Overall, I’m pleased with those numbers. The submissions are spot on to reach my goal of 100 for the year. I also received an acceptance, which met my goal of one acceptance a quarter.

The number of words written still isn’t great, though the 5400 words is more than any of the first three quarters last year. The oddest part is none of those words (except for a whopping 25) went to a new project. (The 25 went to a new micro story for a market that only accepts 25 word stories.) Most of my writing involved editing existing stories. That was another goal, and I stuck with it. Editing these stories allowed me to get them out to new markets, which helped those submission numbers. I also added a couple thousand words to a story I’m co-writing with a friend and my memoir.

The single acceptance, shortlist, rewrite request, and withdrawal all involved the same story. I expanded a 2000 word story to 3000 words to meet the minimum word amount for a specific market’s call for submissions. After submitting the story to that market, I discovered the same now-expanded story met the criteria for another call. Luckily, both markets permitted simultaneous submissions, so I submitted the same story to the second market as well. The second market shortlisted the story and asked for a rewrite of the ending. After two rounds of edits, that market accepted the story, necessitating my withdrawing it from the first market. I looked back, and that acceptance broke a 6-month long drought. While not my longest (that distinction clocks in at 11 months), it still was painful.

Anecdotally, I felt that rejections were slower to come in last quarter.
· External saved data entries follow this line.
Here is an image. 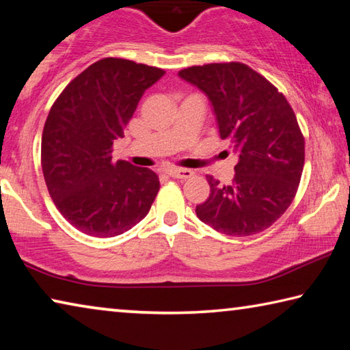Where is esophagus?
Returning a JSON list of instances; mask_svg holds the SVG:
<instances>
[{
	"instance_id": "1",
	"label": "esophagus",
	"mask_w": 350,
	"mask_h": 350,
	"mask_svg": "<svg viewBox=\"0 0 350 350\" xmlns=\"http://www.w3.org/2000/svg\"><path fill=\"white\" fill-rule=\"evenodd\" d=\"M167 174L171 177H176V179H189L194 173L188 168H168Z\"/></svg>"
}]
</instances>
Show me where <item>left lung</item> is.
Wrapping results in <instances>:
<instances>
[{"label":"left lung","instance_id":"1","mask_svg":"<svg viewBox=\"0 0 350 350\" xmlns=\"http://www.w3.org/2000/svg\"><path fill=\"white\" fill-rule=\"evenodd\" d=\"M208 96L219 134L239 154L234 179L206 176L210 198L196 215L216 232L252 236L280 219L295 199L304 168V135L284 94L239 62L179 70Z\"/></svg>","mask_w":350,"mask_h":350}]
</instances>
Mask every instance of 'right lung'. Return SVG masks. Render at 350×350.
<instances>
[{
    "label": "right lung",
    "instance_id": "right-lung-1",
    "mask_svg": "<svg viewBox=\"0 0 350 350\" xmlns=\"http://www.w3.org/2000/svg\"><path fill=\"white\" fill-rule=\"evenodd\" d=\"M165 70L102 58L64 88L41 137V168L58 211L81 233L112 238L144 219L161 182L148 168L112 161L144 92Z\"/></svg>",
    "mask_w": 350,
    "mask_h": 350
}]
</instances>
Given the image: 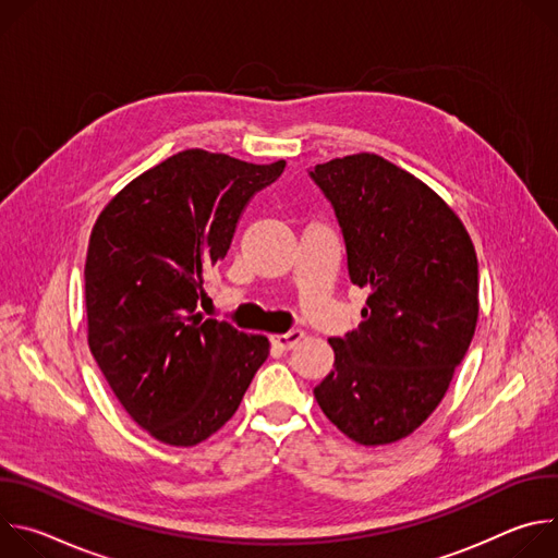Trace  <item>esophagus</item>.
<instances>
[{"mask_svg":"<svg viewBox=\"0 0 558 558\" xmlns=\"http://www.w3.org/2000/svg\"><path fill=\"white\" fill-rule=\"evenodd\" d=\"M302 338H304V331L291 329V331H287V333H276V336H271V342H274L276 347L289 351V349H293Z\"/></svg>","mask_w":558,"mask_h":558,"instance_id":"1","label":"esophagus"}]
</instances>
I think my receiving only 17 rejections, which is off the typical 25-35, proves I wasn’t too wrong. Editors likely are feeling the same pandemic fatigue as the rest of us.

My goals for the second quarter are more of the same. I’d like to send out about 25 submissions to remain on target there. I’ve already sent out two this month. I’d also like to notch an acceptance to keep me on track there.

On the writing front, I’d like to put the finishing touches on a short story I wrote the first draft of in December. I edited it, along with two other flash stories, while on spring break vacation last week (the first trip since 2019!). Those flash stories are the two submissions I sent already this month. However, when I reached the end of the short story, I realized the verb tense was probably inconsistent though out; so I need to go back through again to correct that. I think I’m also ready to tackle a first round of edits to the middle grade novel I wrote during last year’s NaNoWriMo. Several beta readers gave me excellent comments. They didn’t identify any major issues, so I’m eager to incorporate those as they should be easy fixes.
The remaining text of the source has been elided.